Annoyed, and a good movie link

I’m finding myself a bit annoyed with my fellow members of the human race this morning.

First of all, I arrived at work, nearly done with my current project, just needed to figure out why a few items aren’t being saved to the database. As you know, I work in Cubicle World, in a big room containing about 20 people. Many of my cubicle neighbors are mainframe programmers who are about 20-25 years older than me. So, this morning, as I was trying to figure out what was wrong with my code, this is the conversation that was struck up in the cubicle behind me.

“I’m going in to the doctor for a procedure… a colonoscopy.”

“OH! I’ve had one of those! Let me tell you ALL ABOUT IT!”

At that point I decided it was time to take a long walk.

As of now (lunchtime) I still haven’t gotten the last bugs out of my project.

So, at lunch I made a run to Bookstar to buy a CSS book (thanks to Justin for e-mailing me some recommendations). Picked out one I wanted, walked to the cash register, where a woman beat me to the front of the line by just a second.

At Bookstar you get 15% off if you have a Barnes & Noble membership card. Well, the woman in front of me didn’t have one. But her mother did. So she asked if she could use her mother’s. But she didn’t have it. They said they could look it up by account number or phone number. She gave a phone number. But it wasn’t the one registered to use the account. So she called her mother at work. And she got the receptionist. And they had to page her mother. Meanwhile she asked if the account number could be looked up by address. It couldn’t. She got her mother on the phone and asked for the correct phone number. Her mother gave her a number. It didn’t work either. So her mother started looking for the B&N card with the account number on it.

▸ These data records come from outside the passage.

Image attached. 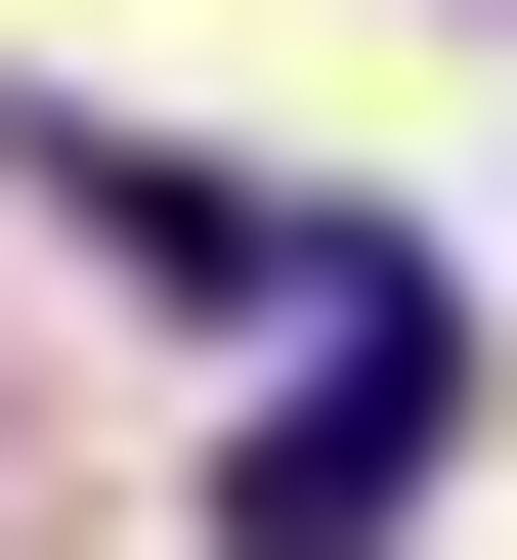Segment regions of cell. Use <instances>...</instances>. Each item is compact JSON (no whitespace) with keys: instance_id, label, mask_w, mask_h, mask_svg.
Returning <instances> with one entry per match:
<instances>
[{"instance_id":"obj_1","label":"cell","mask_w":517,"mask_h":560,"mask_svg":"<svg viewBox=\"0 0 517 560\" xmlns=\"http://www.w3.org/2000/svg\"><path fill=\"white\" fill-rule=\"evenodd\" d=\"M432 431H474V302L345 215V259H302V388L216 431V560H388V517H432Z\"/></svg>"}]
</instances>
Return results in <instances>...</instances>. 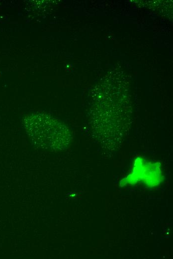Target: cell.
<instances>
[{
  "label": "cell",
  "mask_w": 173,
  "mask_h": 259,
  "mask_svg": "<svg viewBox=\"0 0 173 259\" xmlns=\"http://www.w3.org/2000/svg\"><path fill=\"white\" fill-rule=\"evenodd\" d=\"M26 132L40 146L60 148L68 144L71 137L68 127L62 122L44 114H32L23 122Z\"/></svg>",
  "instance_id": "obj_1"
}]
</instances>
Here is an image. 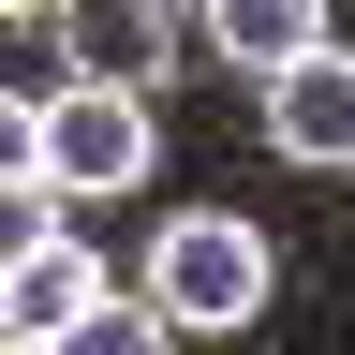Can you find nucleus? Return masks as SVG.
I'll use <instances>...</instances> for the list:
<instances>
[{
	"label": "nucleus",
	"mask_w": 355,
	"mask_h": 355,
	"mask_svg": "<svg viewBox=\"0 0 355 355\" xmlns=\"http://www.w3.org/2000/svg\"><path fill=\"white\" fill-rule=\"evenodd\" d=\"M15 163L44 193H133V178H148V104L104 89V74H74V89H44L15 119Z\"/></svg>",
	"instance_id": "obj_1"
},
{
	"label": "nucleus",
	"mask_w": 355,
	"mask_h": 355,
	"mask_svg": "<svg viewBox=\"0 0 355 355\" xmlns=\"http://www.w3.org/2000/svg\"><path fill=\"white\" fill-rule=\"evenodd\" d=\"M148 296L178 311V326H252V311H266V237L222 222V207H178L148 237Z\"/></svg>",
	"instance_id": "obj_2"
},
{
	"label": "nucleus",
	"mask_w": 355,
	"mask_h": 355,
	"mask_svg": "<svg viewBox=\"0 0 355 355\" xmlns=\"http://www.w3.org/2000/svg\"><path fill=\"white\" fill-rule=\"evenodd\" d=\"M266 133H282V163H355V60L326 44V60L266 74Z\"/></svg>",
	"instance_id": "obj_3"
},
{
	"label": "nucleus",
	"mask_w": 355,
	"mask_h": 355,
	"mask_svg": "<svg viewBox=\"0 0 355 355\" xmlns=\"http://www.w3.org/2000/svg\"><path fill=\"white\" fill-rule=\"evenodd\" d=\"M60 60L104 74V89H148L163 74V0H60Z\"/></svg>",
	"instance_id": "obj_4"
},
{
	"label": "nucleus",
	"mask_w": 355,
	"mask_h": 355,
	"mask_svg": "<svg viewBox=\"0 0 355 355\" xmlns=\"http://www.w3.org/2000/svg\"><path fill=\"white\" fill-rule=\"evenodd\" d=\"M89 296H119V282H104L74 237H30V252H15V282H0V326H15V340H74V311H89Z\"/></svg>",
	"instance_id": "obj_5"
},
{
	"label": "nucleus",
	"mask_w": 355,
	"mask_h": 355,
	"mask_svg": "<svg viewBox=\"0 0 355 355\" xmlns=\"http://www.w3.org/2000/svg\"><path fill=\"white\" fill-rule=\"evenodd\" d=\"M207 44L252 74H296V60H326V0H207Z\"/></svg>",
	"instance_id": "obj_6"
},
{
	"label": "nucleus",
	"mask_w": 355,
	"mask_h": 355,
	"mask_svg": "<svg viewBox=\"0 0 355 355\" xmlns=\"http://www.w3.org/2000/svg\"><path fill=\"white\" fill-rule=\"evenodd\" d=\"M44 355H178V311L163 296H89L74 340H44Z\"/></svg>",
	"instance_id": "obj_7"
},
{
	"label": "nucleus",
	"mask_w": 355,
	"mask_h": 355,
	"mask_svg": "<svg viewBox=\"0 0 355 355\" xmlns=\"http://www.w3.org/2000/svg\"><path fill=\"white\" fill-rule=\"evenodd\" d=\"M15 15H44V0H15Z\"/></svg>",
	"instance_id": "obj_8"
}]
</instances>
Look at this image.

By this time more than 5 minutes had passed. I started rolling my eyes to express my annoyance (a trick I learned from The Romanian Sensation, who would roll her eyes when people didn’t tip her well enough), and the cashier saw me and called for backup. A second cashier arrived and I was out in 30 seconds.

Oh, by the way, the major purchase that this woman was trying to save 15% on came to $10.87. That’s not the discount but the amount of the purchase. So she held the line up for more than five minutes to save A DOLLAR.

If it had really been that important, couldn’t she have found out the correct number BEFORE getting in line?

I hate people sometimes.

All right… you’ve kept reading this long, so you get a reward. I discovered a good site last night. A lot of old comedy shorts and classic movies from the ’20s through the ’60s have fallen into the public domain. This means that either their copyrights expired or the studio forgot to renew them, and so they’re free for anyone to distribute. So, if you go to this site, you can watch a lot of movies and comedy shorts online. Some of their offerings include

  • Several Three Stooges episodes
  • A couple of Bugs Bunny cartoons
  • Some Popeye cartoons
  • A Tom and Jerry episode (from 1931, I didn’t realize that Tom and Jerry had been around that long)
  • An Our Gang episode – “School’s Out” – from 1930. It’s listed as “Spanky and Our Gang,” but this pre-dates Spanky, it’s a Jackie Cooper/Miss Crabtree episode
  • Nosferatu, the first classic vampire movie ever, from 1922
  • Several Tarzan movies
  • And about 100 other classic movies. They have some pre-1927 movies on the site, which means they’re silent. I’ve never seen a silent movie before, and may watch one when I get the chance, just to see what movies were like when my grandmother was little.

… And that’s it for now. Don’t forget the Non-Profit Expo at the Botanic Gardens tonight, 5:30-8:00. Going to power down the laptop, read the first chapter of my CSS book, and head back to work. Hopefully we’re done with colonoscopy discussions for the day.